Text =>
◇ ◇ ◇ ◇ ◇
So, all in all, there are about 5-8 names that Joseph potentially could have lifted off maps or out of the Bible if he somehow couldn’t invent any other possible names. But there’s no evidence of Joseph consulting a Bible or any maps prior to or during the translation of the Book of Mormon, either.
Also, as an aside, the disclaimer Jeremy said he was probably going to put in? Nowhere to be found. He continues to present this information as if it’s accurate, even when he knows full well that it’s not.
The other thing that just kills me about this section is that he went on and on about how the Hill Cumorah had to be the hill in New York, or the Book of Mormon couldn’t be true. And yet, for this section, he moves it to somewhere in Ontario because that’s the only place with a name somewhat similar that would fit. But who cares about being internally consistent, right? (Credit to Reddit user Stisa79 for this compilation.)
◇ ◇ ◇ ◇ ◇
(Spatial relation data)
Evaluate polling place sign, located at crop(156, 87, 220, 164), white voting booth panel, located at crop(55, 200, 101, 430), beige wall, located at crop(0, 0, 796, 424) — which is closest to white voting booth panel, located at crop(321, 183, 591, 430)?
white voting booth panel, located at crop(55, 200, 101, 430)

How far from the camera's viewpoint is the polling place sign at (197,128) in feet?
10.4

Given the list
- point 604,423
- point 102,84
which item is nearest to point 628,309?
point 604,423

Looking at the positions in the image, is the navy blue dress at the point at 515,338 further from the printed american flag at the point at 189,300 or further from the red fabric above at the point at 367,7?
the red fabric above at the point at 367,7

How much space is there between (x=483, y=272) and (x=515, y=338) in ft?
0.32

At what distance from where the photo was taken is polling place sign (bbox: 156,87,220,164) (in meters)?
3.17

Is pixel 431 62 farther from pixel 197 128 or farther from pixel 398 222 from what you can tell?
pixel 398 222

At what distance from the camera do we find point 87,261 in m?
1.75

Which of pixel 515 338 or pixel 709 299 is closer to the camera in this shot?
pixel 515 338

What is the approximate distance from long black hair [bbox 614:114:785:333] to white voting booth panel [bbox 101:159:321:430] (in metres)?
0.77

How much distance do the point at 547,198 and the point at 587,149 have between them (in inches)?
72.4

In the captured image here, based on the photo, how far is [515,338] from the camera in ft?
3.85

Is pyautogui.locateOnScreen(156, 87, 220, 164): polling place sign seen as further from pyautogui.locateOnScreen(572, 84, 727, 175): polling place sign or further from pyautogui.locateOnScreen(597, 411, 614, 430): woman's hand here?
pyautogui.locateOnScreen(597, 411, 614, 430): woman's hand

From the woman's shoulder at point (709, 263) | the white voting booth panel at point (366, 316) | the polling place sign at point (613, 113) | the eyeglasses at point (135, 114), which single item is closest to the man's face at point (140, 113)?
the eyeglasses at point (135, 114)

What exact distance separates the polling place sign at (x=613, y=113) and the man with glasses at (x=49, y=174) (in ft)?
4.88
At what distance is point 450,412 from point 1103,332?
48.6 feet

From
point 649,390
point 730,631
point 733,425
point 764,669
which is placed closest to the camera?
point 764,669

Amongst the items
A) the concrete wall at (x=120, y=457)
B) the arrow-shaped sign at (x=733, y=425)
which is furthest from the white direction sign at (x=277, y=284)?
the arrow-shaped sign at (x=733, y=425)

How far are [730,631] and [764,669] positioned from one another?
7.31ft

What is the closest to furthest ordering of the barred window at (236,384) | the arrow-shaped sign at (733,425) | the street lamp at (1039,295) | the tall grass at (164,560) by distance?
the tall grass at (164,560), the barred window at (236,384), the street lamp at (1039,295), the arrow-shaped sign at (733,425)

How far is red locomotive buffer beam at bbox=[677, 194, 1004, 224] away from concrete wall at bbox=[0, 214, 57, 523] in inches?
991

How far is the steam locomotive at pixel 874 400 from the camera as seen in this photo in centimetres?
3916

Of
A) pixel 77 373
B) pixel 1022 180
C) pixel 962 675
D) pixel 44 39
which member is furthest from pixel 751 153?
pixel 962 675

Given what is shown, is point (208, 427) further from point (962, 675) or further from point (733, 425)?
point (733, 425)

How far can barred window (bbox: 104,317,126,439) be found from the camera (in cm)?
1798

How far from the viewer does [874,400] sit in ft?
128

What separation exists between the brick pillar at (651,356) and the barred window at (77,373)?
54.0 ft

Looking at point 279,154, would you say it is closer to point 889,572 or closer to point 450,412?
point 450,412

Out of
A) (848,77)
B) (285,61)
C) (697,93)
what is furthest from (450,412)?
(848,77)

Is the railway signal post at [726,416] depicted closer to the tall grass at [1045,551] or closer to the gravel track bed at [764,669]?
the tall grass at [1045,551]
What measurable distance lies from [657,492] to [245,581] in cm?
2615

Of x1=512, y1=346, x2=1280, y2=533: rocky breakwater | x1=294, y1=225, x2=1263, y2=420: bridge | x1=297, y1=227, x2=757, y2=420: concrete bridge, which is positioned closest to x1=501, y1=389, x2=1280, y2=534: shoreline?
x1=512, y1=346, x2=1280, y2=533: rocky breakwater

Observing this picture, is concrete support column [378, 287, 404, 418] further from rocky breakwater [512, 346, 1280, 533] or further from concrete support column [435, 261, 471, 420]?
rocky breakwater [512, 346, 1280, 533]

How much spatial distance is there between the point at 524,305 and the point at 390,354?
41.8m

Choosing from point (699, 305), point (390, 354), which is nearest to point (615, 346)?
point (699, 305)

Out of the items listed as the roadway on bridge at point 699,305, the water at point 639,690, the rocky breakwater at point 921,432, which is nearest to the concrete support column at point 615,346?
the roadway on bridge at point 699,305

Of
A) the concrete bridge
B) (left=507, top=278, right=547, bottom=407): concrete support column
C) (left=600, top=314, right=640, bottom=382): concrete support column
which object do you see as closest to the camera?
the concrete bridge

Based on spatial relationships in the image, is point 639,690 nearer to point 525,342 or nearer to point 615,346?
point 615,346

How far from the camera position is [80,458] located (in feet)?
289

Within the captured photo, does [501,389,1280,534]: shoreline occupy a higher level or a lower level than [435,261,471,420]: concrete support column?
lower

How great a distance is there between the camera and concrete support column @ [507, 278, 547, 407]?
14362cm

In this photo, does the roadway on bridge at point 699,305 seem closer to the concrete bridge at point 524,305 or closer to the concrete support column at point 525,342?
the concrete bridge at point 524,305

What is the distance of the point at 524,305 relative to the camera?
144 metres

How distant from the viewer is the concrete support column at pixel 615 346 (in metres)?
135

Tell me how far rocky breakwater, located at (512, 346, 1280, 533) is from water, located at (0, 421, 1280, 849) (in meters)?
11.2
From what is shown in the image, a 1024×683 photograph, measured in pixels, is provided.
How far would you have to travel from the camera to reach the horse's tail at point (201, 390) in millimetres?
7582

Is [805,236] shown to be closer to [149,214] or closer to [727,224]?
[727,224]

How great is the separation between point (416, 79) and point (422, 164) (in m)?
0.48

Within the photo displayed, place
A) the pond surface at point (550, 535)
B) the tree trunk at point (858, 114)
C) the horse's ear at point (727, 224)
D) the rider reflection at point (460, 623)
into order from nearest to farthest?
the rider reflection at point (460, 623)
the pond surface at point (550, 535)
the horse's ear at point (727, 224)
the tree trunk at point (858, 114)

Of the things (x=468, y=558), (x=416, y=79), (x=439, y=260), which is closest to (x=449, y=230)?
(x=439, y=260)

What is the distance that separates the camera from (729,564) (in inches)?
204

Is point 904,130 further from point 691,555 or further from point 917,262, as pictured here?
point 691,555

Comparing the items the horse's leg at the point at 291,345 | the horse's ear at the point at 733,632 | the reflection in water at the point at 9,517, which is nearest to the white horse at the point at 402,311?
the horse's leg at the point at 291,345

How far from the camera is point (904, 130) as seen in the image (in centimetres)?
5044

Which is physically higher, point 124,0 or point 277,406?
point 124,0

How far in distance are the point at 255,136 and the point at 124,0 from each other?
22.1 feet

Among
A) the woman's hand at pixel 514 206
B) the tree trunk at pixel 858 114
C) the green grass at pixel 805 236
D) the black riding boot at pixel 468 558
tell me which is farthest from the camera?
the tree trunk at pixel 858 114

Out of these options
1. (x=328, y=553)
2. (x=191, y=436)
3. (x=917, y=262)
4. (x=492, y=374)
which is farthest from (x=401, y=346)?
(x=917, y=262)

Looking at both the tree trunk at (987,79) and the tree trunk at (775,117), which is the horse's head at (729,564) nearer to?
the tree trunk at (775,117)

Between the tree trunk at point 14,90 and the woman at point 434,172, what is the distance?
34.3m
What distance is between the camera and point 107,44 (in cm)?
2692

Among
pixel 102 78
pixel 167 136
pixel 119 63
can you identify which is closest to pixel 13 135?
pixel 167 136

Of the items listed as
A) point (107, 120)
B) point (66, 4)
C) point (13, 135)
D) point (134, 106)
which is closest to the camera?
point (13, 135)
◇ ◇ ◇ ◇ ◇
Problems =>
[1] Answer from the text on Book of Mormon place names:
(a) About how many names does it say Joseph potentially could have lifted off maps or out of the Bible?
(b) What did Jeremy say he was probably going to put in?
(c) Where does Jeremy move the Hill Cumorah for this section?
[2] Reproduce the part of the text on Book of Mormon place names starting at "The other thing" and ending at "for this compilation.)".
[3] Carry on the commentary about Jeremy's claims on Book of Mormon place names, picking up after its final sentence.

The results =>
[1]
(a) About 5-8.
(b) A disclaimer.
(c) Somewhere in Ontario.

[2]
The other thing that just kills me about this section is that he went on and on about how the Hill Cumorah had to be the hill in New York, or the Book of Mormon couldn’t be true. And yet, for this section, he moves it to somewhere in Ontario because that’s the only place with a name somewhat similar that would fit. But who cares about being internally consistent, right? (Credit to Reddit user Stisa79 for this compilation.)

[3]
Off the eastern coast of Mozambique in Africa is an island country called “Comoros.” Prior to its French occupation in 1841, the islands were known by its Arabic name, “Camora.” There is an 1808 map of Africa that refers to the islands as “Camora.” The largest city and capital of Comoros (formerly “Camora”)? Moroni. “Camora” and settlement “Moroni” were names in pirate and treasure hunting stories involving Captain William Kidd (a pirate and treasure hunter) which many 19th century New Englanders – especially treasure hunters – were familiar with.
To begin with, the “largest city and capital of Comoros” was a tiny village not mentioned on any maps or in any Gazetteers or map indexes prior to its being named the capital city in 1876. Its name was not even “Moroni,” but “Meroni” before that point. As Jim Bennett points out, “There’s no contemporaneous source through which Joseph could have found the name Moroni, let alone made a connection between these two names.”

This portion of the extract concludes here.